* start *

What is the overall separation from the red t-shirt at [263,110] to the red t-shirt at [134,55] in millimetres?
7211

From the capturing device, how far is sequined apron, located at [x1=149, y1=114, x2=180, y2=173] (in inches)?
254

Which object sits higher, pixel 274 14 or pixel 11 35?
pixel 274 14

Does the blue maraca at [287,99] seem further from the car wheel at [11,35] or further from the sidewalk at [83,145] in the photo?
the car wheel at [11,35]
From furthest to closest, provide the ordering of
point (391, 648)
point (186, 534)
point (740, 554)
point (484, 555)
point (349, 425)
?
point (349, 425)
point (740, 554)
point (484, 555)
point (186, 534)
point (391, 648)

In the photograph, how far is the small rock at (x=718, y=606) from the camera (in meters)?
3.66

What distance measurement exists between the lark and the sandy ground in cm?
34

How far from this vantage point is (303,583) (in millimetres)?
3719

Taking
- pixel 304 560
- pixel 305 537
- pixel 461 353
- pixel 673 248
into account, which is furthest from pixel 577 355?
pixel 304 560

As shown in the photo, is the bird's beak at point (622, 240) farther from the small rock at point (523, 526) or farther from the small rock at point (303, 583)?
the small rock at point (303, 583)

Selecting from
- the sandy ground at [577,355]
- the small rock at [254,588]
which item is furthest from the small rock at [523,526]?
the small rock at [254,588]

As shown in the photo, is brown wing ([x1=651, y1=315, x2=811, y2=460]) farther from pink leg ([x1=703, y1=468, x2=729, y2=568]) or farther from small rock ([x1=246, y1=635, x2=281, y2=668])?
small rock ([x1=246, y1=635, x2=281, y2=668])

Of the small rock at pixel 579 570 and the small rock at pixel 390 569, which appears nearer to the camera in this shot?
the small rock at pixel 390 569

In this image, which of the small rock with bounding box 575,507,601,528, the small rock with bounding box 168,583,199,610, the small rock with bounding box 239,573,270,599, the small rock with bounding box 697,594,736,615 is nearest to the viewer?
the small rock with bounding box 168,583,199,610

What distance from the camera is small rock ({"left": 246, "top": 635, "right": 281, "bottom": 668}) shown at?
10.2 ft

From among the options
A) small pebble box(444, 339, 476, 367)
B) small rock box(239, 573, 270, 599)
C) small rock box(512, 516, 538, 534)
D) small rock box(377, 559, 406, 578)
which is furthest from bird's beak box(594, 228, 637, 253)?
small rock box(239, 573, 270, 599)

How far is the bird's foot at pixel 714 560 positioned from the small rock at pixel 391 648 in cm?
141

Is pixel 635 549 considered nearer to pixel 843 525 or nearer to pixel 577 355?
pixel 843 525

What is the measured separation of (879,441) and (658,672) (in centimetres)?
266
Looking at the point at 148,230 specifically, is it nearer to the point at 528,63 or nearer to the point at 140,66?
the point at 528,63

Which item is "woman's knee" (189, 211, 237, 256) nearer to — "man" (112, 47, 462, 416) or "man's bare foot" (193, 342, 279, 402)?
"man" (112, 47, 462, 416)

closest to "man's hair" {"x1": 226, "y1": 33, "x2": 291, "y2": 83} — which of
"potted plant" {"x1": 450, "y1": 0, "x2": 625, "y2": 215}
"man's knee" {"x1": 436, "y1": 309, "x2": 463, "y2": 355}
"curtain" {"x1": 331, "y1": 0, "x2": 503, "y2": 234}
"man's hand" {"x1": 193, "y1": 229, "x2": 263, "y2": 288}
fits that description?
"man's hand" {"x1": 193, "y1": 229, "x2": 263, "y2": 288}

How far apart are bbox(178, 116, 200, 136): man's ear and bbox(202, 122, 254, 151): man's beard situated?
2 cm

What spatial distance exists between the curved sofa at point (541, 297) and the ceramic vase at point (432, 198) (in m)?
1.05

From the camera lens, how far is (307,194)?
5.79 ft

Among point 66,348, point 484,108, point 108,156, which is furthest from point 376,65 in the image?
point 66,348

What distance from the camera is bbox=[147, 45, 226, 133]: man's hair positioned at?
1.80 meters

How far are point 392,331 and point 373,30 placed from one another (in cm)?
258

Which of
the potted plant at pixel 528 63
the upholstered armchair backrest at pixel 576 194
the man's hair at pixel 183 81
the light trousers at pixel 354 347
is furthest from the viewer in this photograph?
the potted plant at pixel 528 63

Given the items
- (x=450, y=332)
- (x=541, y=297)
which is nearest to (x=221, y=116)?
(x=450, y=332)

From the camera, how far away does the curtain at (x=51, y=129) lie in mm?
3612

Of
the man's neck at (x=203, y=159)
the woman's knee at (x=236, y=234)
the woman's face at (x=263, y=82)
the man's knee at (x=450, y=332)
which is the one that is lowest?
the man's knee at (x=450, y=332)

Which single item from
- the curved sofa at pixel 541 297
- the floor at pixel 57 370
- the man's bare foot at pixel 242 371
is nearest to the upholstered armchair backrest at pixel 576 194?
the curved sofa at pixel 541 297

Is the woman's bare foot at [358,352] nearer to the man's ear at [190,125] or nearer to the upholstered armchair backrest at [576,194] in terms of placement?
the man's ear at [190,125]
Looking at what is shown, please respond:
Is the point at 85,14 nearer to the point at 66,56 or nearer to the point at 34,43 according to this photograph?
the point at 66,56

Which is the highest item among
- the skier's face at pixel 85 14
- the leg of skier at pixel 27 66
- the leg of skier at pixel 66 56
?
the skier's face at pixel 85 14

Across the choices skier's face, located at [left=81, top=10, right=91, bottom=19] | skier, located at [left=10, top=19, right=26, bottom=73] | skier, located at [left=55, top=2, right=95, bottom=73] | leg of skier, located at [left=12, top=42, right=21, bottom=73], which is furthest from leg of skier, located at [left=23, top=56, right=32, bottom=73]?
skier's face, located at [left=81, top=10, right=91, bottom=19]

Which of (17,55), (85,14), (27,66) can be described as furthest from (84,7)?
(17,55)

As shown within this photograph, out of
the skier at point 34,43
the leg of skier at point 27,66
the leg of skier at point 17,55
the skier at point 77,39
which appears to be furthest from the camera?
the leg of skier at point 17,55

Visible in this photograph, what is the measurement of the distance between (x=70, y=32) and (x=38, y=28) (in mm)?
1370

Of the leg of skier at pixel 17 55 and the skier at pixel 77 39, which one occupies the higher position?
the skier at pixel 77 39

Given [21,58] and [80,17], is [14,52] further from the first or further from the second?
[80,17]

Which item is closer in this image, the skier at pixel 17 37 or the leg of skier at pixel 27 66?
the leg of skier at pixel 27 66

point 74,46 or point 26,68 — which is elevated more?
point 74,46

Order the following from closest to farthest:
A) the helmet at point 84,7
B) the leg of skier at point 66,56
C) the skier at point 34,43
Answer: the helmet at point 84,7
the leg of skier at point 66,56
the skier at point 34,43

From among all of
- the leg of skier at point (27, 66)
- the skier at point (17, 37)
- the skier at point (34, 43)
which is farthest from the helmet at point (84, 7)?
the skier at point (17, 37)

* end *

◆ WORK TO DO ◆
The full set of records should be duplicated exactly.

◆ SOLUTION TO THE EXERCISE ◆
What is the overall separation from the red t-shirt at [263,110] to the red t-shirt at [134,55] in millimetres?
7211

From the capturing device, how far is sequined apron, located at [x1=149, y1=114, x2=180, y2=173] (in inches)?
254

Which object sits higher, pixel 274 14 or pixel 11 35?
pixel 274 14

Does the blue maraca at [287,99] seem further from the car wheel at [11,35] or further from the sidewalk at [83,145] in the photo?
the car wheel at [11,35]
From furthest to closest, provide the ordering of
point (391, 648)
point (186, 534)
point (740, 554)
point (484, 555)
point (349, 425)
?
point (349, 425)
point (740, 554)
point (484, 555)
point (186, 534)
point (391, 648)

In the photograph, how far is the small rock at (x=718, y=606) from the camera (in meters)?
3.66

What distance measurement exists between the lark and the sandy ground in cm?
34

How far from this vantage point is (303,583) (in millimetres)?
3719

Taking
- pixel 304 560
- pixel 305 537
- pixel 461 353
- pixel 673 248
into account, which is furthest from pixel 577 355?
pixel 304 560

As shown in the photo, is the bird's beak at point (622, 240) farther from the small rock at point (523, 526) or farther from the small rock at point (303, 583)?
the small rock at point (303, 583)

Selecting from
- the sandy ground at [577,355]
- the small rock at [254,588]
which item is furthest from the small rock at [523,526]?
the small rock at [254,588]

As shown in the photo, is brown wing ([x1=651, y1=315, x2=811, y2=460]) farther from pink leg ([x1=703, y1=468, x2=729, y2=568]) or farther from small rock ([x1=246, y1=635, x2=281, y2=668])?
small rock ([x1=246, y1=635, x2=281, y2=668])

Of the small rock at pixel 579 570 and the small rock at pixel 390 569, which appears nearer to the camera in this shot?
the small rock at pixel 390 569

In this image, which of the small rock with bounding box 575,507,601,528, the small rock with bounding box 168,583,199,610, the small rock with bounding box 239,573,270,599, the small rock with bounding box 697,594,736,615 is nearest to the viewer?
the small rock with bounding box 168,583,199,610

What distance from the camera is small rock ({"left": 246, "top": 635, "right": 281, "bottom": 668}) shown at?
10.2 ft

From among the options
A) small pebble box(444, 339, 476, 367)
B) small rock box(239, 573, 270, 599)
C) small rock box(512, 516, 538, 534)
D) small rock box(377, 559, 406, 578)
which is furthest from bird's beak box(594, 228, 637, 253)?
small rock box(239, 573, 270, 599)

How far is the bird's foot at pixel 714 560 positioned from the small rock at pixel 391 648 in cm?
141

Is pixel 635 549 considered nearer to pixel 843 525 or nearer to pixel 577 355?
pixel 843 525

What is the measured separation of (879,441) and (658,672) (in centimetres)?
266
Looking at the point at 148,230 specifically, is it nearer to the point at 528,63 or nearer to the point at 140,66?
the point at 528,63

Which item is "woman's knee" (189, 211, 237, 256) nearer to — "man" (112, 47, 462, 416) or "man's bare foot" (193, 342, 279, 402)?
"man" (112, 47, 462, 416)

closest to "man's hair" {"x1": 226, "y1": 33, "x2": 291, "y2": 83} — which of
"potted plant" {"x1": 450, "y1": 0, "x2": 625, "y2": 215}
"man's knee" {"x1": 436, "y1": 309, "x2": 463, "y2": 355}
"curtain" {"x1": 331, "y1": 0, "x2": 503, "y2": 234}
"man's hand" {"x1": 193, "y1": 229, "x2": 263, "y2": 288}
fits that description?
"man's hand" {"x1": 193, "y1": 229, "x2": 263, "y2": 288}

How far apart are bbox(178, 116, 200, 136): man's ear and bbox(202, 122, 254, 151): man's beard situated?
2 cm

What spatial distance exists between the curved sofa at point (541, 297) and the ceramic vase at point (432, 198) (in m)?
1.05

From the camera lens, how far is (307,194)?
5.79 ft

Among point 66,348, point 484,108, point 108,156, which is furthest from point 376,65 in the image?
point 66,348

What distance from the camera is bbox=[147, 45, 226, 133]: man's hair positioned at?
1.80 meters

How far are point 392,331 and point 373,30 placed from one another (in cm)?
258

Which of
the potted plant at pixel 528 63
the upholstered armchair backrest at pixel 576 194
the man's hair at pixel 183 81
the light trousers at pixel 354 347
is furthest from the viewer in this photograph?
the potted plant at pixel 528 63

Given the items
- (x=450, y=332)
- (x=541, y=297)
which is nearest to (x=221, y=116)?
(x=450, y=332)

From the camera, how far away does the curtain at (x=51, y=129) lie in mm?
3612

Of
the man's neck at (x=203, y=159)
the woman's knee at (x=236, y=234)
the woman's face at (x=263, y=82)
the man's knee at (x=450, y=332)
which is the one that is lowest?
the man's knee at (x=450, y=332)

Which single item from
- the curved sofa at pixel 541 297
- the floor at pixel 57 370
- the man's bare foot at pixel 242 371
is nearest to the upholstered armchair backrest at pixel 576 194?
the curved sofa at pixel 541 297

Is the woman's bare foot at [358,352] nearer to the man's ear at [190,125] or nearer to the upholstered armchair backrest at [576,194] in terms of placement?
the man's ear at [190,125]
Looking at what is shown, please respond:
Is the point at 85,14 nearer to the point at 66,56 or nearer to the point at 34,43 according to this photograph?
the point at 66,56

Which is the highest item among
- the skier's face at pixel 85 14
- the leg of skier at pixel 27 66
- the leg of skier at pixel 66 56
?
the skier's face at pixel 85 14

Across the choices skier's face, located at [left=81, top=10, right=91, bottom=19] | skier, located at [left=10, top=19, right=26, bottom=73] | skier, located at [left=55, top=2, right=95, bottom=73] | leg of skier, located at [left=12, top=42, right=21, bottom=73], which is furthest from leg of skier, located at [left=23, top=56, right=32, bottom=73]?
skier's face, located at [left=81, top=10, right=91, bottom=19]

Which of (17,55), (85,14), (27,66) can be described as furthest from (84,7)?
(17,55)

As shown within this photograph, out of
the skier at point 34,43
the leg of skier at point 27,66
the leg of skier at point 17,55
the skier at point 77,39
which appears to be furthest from the camera?
the leg of skier at point 17,55

Visible in this photograph, what is the measurement of the distance between (x=70, y=32) and (x=38, y=28) (in mm)?
1370

Of the leg of skier at pixel 17 55 and the skier at pixel 77 39, which one occupies the higher position?
the skier at pixel 77 39

Given [21,58] and [80,17], is [14,52] further from the first or further from the second?
[80,17]

Which item is closer in this image, the skier at pixel 17 37 or the leg of skier at pixel 27 66?
the leg of skier at pixel 27 66

point 74,46 or point 26,68 — which is elevated more?
point 74,46

Order the following from closest to farthest:
A) the helmet at point 84,7
B) the leg of skier at point 66,56
C) the skier at point 34,43
Answer: the helmet at point 84,7
the leg of skier at point 66,56
the skier at point 34,43

From among all of
- the leg of skier at point (27, 66)
- the skier at point (17, 37)
- the skier at point (34, 43)
which is farthest from the helmet at point (84, 7)?
the skier at point (17, 37)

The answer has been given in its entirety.